Een lang Pinksterweekeinde doorgebracht in Brugge, alwaar we in de binnenstad een huis hadden gehuurd. Brugge is nu niet echt een metropool, maar wel een heel erg mooie, het is bijna ongelofelijk dat alles zo goed bewaard is gebleven, en ook wel weer eens lekker om in de binnenstad te 'wonen' (het Groningen-gevoel kwam terug, niet het Amsterdam-gevoel). En het Brugse ommeland is ook genieten (al was het maar om pleisterplaatsen als
Siphon even voorbij Damme (ontdekt tijdens mijn lange duurloop op zondag, ook in Belgie gaat het hardlopen door, 26 km langs Damme en Oostkerke en afsluiten met een rondje Brugge, heel erg genieten).
Tijdens een lange slentertocht door de stad kwamen we uiteindelijk, na een bezoek aan geboortehuis van Guido Gezelle terecht bij de vlakbij gelegen Taverne De Verloren Hoek. Kinderen spelen bij de vlakbij gelegen molen op de veste, en wij aan de Brugse Zotte en de Rodenbach, in het zonnetje.
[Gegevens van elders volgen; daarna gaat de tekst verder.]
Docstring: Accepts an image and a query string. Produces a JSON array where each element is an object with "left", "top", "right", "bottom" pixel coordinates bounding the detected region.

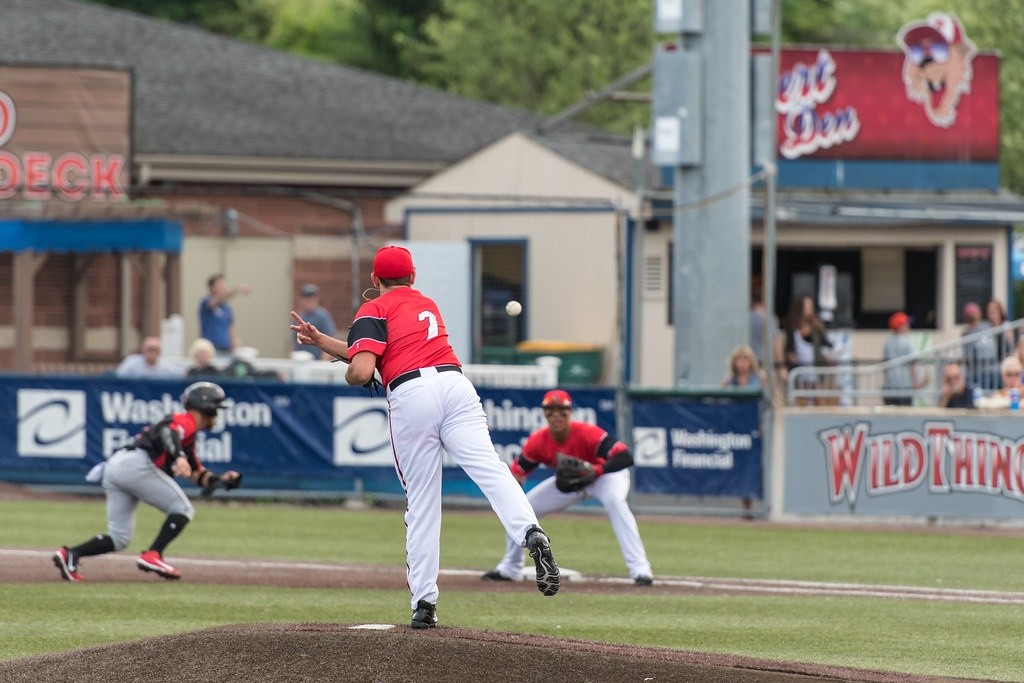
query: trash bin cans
[{"left": 517, "top": 340, "right": 605, "bottom": 386}]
Terug naar het buitengebied. Een mooie fietstocht gemaakt langs de kastelen aan de zuidkant van Brugge, de sterrenwacht, het natuurcentrum, waar uiteraard weer een cafe is, waar gestopt werd (cafe 't Koetsenhuis).
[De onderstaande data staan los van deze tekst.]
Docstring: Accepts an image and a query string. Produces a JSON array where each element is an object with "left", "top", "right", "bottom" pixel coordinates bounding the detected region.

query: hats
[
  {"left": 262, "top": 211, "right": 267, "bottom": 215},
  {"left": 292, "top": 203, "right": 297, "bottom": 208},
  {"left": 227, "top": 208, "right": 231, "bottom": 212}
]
Daarna de polders in, langs mooi onverkaveld land, met hobbelige, ongemaaide weilanden, met ongeknotte wilgen en ruisende populieren naar.....het prettige Mortierken (jawel, weer horeca...) in Meetkerke:
Waar we langs kwamen (en zijn blijven hangen, Poperings Hommelbier....en ook dat Rodenbach is erg lekker als het zonnetje schijnt) met de fietsen gehuurd bij de vriendelijke mensen van e-kar. Je komt dan ook dit soort leuke dingen tegen:
Aangezien de kinderen erg van ridders houden en Brugge ook, werd de speelgoedwinkel de Krokodil erg gewaardeerd:
Ook nummerborden worden gewaardeerd:
en tijdens het fietsen werd nog een jonge kievit gered van een wisse dood op het asfalt ('oohhh, wat zielig!'):
De laatste dag afgesloten met vermaak op het strand van Het Zoute (daar waar de Aerdenhout-formaat en vooral witte, Normandisch aandoende villa's echt tweede huizen zijn, heeft wel iets van klasse....). Op de terugweg had ik bedacht dat we wel via de pont van Breskens naar Vlissingen konden gaan, maar eenmaal in de veerhaven aangekomen bleek dat die al 3 jaar geen auto's meer mee neemt (vond het al verdacht rustig daar...). We werden verwezen naar de tunnel van Terneuzen (geweldig lang ding, voor NL-begrippen, met een heus Toll Plaza aan het eind) en zo via de A58 naar de bewoonde wereld. Afgesloten met een zonnige maaltijd op de Grote Markt in BoZ. Daarna naar huis in minder dan 1:45 uur, viel me mee.
Conclusie: West-Vlaanderen is een prima streek voor een lang weekeinde.